Keep the change

October 29, 2005

I hate change. Hell, I hate cash period. I'm very used to the surprised looks I get from friends when, for whatever reason, I actually whip out some cash to pay for something. One of the biggest reasons I hate cash is that you have to keep replenishing it, which means taking trips to the bank (or selling things on Craigslist), which means you're being inefficient (unless of course you walk around with thousands of dollars in your pocket or you work at a bank).

That said, most of the people I know don't seem to agree with me about this. They almost always use cash and make frequent trips to the bank to get more of it. My argument is simple: it's 2000-fucking-5, the world is electronic, why aren't you? I don't get it. With a debit/cash card you never have to worry about not having money (if you actually have money in the bank), there is an electronic record kept of whatever you purchase, and best of all there is no change to deal with.

Perhaps Bank of America has finally realized that a significant number of people still prefer cash, because they've just come out with a pretty ingenious program, Keep the Change, that would seem to prod people into using their debit cards more. Basically, the program rounds up any purchases you make using your debit card to the nearest dollar and puts the difference between the rounded amount and the actual amount into your savings account — automatically and with every purchase.

What I don't quite understand though is that the name "Keep the Change" seems to be a bit of a misnomer. I mean, if you are using your debit card, there is no "change" anyway, right? Right. Notwithstanding the confusing name, I still think it's a neat idea, especially for those spendthrifts who don't normally "save."

Sadly though, the program can't really compete with some of the other cash-back credit card programs out there because those give you something on top of what you've already put in (assuming that you pay off your balance each month) rather than skimming the top off of what was already there and repackaging it . That said, I do think that this aspect of the program is pretty cool:

For the first three months, we'll match your Keep the Change? savings at 100%. That means for every Keep the Change transfer, we'll contribute the same amount to your Bank of America savings account. And when the three months are over, to make it even easier to save, we'll continue matching 5% a year, every year.

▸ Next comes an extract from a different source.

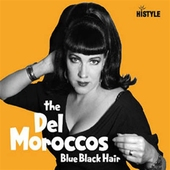 The Del Moroccos - Blue Black Hair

While on the topic of Bank of America, I have to say that their website can be pretty goddamn annoying sometimes. For those not in the know, BoA has two completely separate computer systems, east and west, that cannot talk to each other; apparently, like those that still use cash exclusively, no one there got the memo that it's 2000-fucking-5 and that this sort of interoperability should be a non-issue — it's the same company for christ's sake!

I have accounts in both California and Florida and if I want to deposit a check into my Florida account while in California I actually have to go into the bank, fill out some paperwork and then wait in line so that I can talk to a teller (even though I can withdraw "Florida" money from any BoA ATM). What is more is that the deposit is not instantaneous and usually takes a couple of days to show up in my account. It's much easier to just deposit it into the California account and then move it over electronically.

While this isn't that big of a deal (I mean, how often do you use checks anyway?), there is another aspect of this divide that is incredibly annoying, namely, the fact that you can't consolidate multi-state accounts (if they exist on opposite systems) into a single online "account." I have to use separate logins to get into my accounts even though they are through the same damn bank. This wouldn't be such a chore if you weren't required to choose the state in which the account is held (the different login name isn't enough), but you are and the song-and-dance requires multiple steps.

If anyone can explain away this chasm, pray tell.